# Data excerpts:
========================================
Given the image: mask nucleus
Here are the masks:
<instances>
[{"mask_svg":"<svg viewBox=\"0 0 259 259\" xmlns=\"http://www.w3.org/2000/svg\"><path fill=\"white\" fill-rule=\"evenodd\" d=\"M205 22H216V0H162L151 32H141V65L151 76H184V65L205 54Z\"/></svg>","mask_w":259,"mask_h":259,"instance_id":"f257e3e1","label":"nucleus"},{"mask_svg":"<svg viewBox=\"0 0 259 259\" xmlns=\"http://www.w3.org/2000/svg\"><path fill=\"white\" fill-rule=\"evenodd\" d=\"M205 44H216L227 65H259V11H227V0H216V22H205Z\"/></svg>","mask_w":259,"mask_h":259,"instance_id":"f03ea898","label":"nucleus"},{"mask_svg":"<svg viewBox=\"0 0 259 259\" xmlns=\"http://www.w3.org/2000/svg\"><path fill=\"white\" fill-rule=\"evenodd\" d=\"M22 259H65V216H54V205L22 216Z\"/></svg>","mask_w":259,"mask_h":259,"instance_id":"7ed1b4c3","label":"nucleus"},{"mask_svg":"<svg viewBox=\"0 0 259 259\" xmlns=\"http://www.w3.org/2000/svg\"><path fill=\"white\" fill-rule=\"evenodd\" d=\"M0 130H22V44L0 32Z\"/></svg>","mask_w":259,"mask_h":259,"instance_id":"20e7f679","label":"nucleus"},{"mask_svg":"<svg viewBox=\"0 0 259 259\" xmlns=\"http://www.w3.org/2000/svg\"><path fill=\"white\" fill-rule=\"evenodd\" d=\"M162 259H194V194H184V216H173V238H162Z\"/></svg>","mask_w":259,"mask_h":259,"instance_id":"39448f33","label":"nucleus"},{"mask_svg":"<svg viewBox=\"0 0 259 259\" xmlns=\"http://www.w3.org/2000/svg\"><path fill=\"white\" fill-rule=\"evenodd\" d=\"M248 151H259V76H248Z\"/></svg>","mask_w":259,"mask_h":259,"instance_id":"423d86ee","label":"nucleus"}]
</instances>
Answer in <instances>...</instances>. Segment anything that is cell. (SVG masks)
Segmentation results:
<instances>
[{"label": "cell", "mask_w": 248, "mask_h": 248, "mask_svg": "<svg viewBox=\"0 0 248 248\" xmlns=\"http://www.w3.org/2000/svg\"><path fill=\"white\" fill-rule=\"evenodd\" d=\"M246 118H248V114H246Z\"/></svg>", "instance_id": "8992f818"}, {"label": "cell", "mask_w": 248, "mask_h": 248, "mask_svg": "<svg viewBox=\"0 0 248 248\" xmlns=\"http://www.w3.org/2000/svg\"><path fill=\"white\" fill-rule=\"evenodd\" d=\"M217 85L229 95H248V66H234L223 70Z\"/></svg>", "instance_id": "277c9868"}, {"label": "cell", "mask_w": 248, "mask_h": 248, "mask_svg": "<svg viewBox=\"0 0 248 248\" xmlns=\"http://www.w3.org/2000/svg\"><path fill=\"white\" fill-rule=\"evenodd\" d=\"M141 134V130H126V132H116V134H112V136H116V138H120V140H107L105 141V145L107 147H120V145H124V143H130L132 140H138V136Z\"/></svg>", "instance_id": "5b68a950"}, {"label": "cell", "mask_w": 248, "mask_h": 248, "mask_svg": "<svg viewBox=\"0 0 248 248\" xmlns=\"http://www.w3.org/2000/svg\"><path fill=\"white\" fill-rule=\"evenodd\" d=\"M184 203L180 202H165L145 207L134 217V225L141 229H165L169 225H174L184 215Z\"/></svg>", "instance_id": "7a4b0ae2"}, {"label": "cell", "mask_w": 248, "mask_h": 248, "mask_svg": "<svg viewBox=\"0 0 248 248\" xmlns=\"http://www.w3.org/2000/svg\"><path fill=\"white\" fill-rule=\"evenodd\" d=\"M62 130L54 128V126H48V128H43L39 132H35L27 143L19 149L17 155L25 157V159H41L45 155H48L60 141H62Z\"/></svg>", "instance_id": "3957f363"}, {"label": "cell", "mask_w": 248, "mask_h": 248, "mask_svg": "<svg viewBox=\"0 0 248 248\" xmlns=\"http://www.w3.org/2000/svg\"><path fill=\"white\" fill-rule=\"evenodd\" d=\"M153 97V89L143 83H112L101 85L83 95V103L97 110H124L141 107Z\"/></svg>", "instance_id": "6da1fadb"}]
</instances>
========================================
# Direction:
Extract every line of the records above that contains the string "masks", treating uppercase and lowercase letters as distinct.

# Correct output:
Here are the masks:
Answer in <instances>...</instances>. Segment anything that is cell. (SVG masks)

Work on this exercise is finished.